Tremaine Fowlkes

Personal information
- Born: April 11, 1976 (age 50) Los Angeles, California, U.S.
- Listed height: 6 ft 8 in (2.03 m)
- Listed weight: 220 lb (100 kg)

Career information
- High school: Crenshaw (Los Angeles, California)
- College: California (1994–1996); Fresno State (1997–1998);
- NBA draft: 1998: 2nd round, 54th overall pick
- Drafted by: Denver Nuggets
- Playing career: 1998–2007
- Position: Small forward
- Number: 32, 24, 3

Career history
- 1998–1999: Yakima Sun Kings
- 1999–2000: Cincinnati Stuff
- 2000–2001: Gaiteros del Zulia
- 2001–2002: Columbus Riverdragons
- 2002–2003: Los Angeles Clippers
- 2003–2004: Detroit Pistons
- 2004: Indiana Pacers
- 2004–2005: Florida Flame
- 2006–2007: Dakota Wizards

Career highlights
- NBA champion (2004); All-NBDL First Team (2002); Pac-10 Freshman of the Year (1995); Fourth-team Parade All-American (1994);
- Stats at NBA.com
- Stats at Basketball Reference

= Tremaine Fowlkes =

American basketball player (born 1976)

Tremaine J. Fowlkes (born April 11, 1976) is an American former professional basketball player at the small forward position. Fowlkes was drafted out of Fresno State by the Denver Nuggets with the 54th pick of the 1998 NBA draft, though he did not make an NBA on-court appearance until the 2001–02 season. He has played for the Los Angeles Clippers (two seasons), Detroit Pistons (one season, winning the 2003–04 championship) and Indiana Pacers (one season) of the NBA, averaging 3 points and 2.2 rebounds in 103 career games. He also appeared for the New Orleans Hornets during the 2004 preseason.

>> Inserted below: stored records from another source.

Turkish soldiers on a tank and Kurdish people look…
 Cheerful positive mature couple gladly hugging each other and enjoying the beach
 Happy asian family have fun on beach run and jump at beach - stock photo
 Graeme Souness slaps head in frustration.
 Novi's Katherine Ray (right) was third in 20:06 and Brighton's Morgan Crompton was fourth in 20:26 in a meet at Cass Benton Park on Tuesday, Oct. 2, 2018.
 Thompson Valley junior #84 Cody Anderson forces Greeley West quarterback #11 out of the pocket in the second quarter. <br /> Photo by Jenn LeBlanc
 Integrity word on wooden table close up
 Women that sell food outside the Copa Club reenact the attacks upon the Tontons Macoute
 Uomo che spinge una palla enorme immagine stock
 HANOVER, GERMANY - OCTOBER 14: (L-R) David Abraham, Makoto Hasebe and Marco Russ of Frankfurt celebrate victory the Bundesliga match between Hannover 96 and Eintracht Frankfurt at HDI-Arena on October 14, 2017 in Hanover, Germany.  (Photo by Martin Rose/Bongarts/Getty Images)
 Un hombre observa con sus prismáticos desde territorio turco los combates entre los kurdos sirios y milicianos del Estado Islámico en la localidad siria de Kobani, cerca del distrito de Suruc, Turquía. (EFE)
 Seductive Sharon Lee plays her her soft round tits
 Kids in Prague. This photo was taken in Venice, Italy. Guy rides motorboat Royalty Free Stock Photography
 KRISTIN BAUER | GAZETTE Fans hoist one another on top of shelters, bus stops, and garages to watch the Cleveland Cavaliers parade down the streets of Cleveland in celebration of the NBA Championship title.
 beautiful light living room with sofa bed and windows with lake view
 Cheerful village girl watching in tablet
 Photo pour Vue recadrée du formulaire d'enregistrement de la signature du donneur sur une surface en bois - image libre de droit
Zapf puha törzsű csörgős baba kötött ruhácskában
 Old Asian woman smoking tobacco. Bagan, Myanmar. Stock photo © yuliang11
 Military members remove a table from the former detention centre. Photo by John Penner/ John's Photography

Fowlkes was one of three players (the others being Britton Johnsen and Marcus Haislip) signed to prorated one-year contracts in the immediate aftermath of the Pacers–Pistons brawl on November 19, 2004, which devastated the Pacers' already banged-up lineup with the suspensions of their three best players, Ron Artest, Jermaine O'Neal and Stephen Jackson.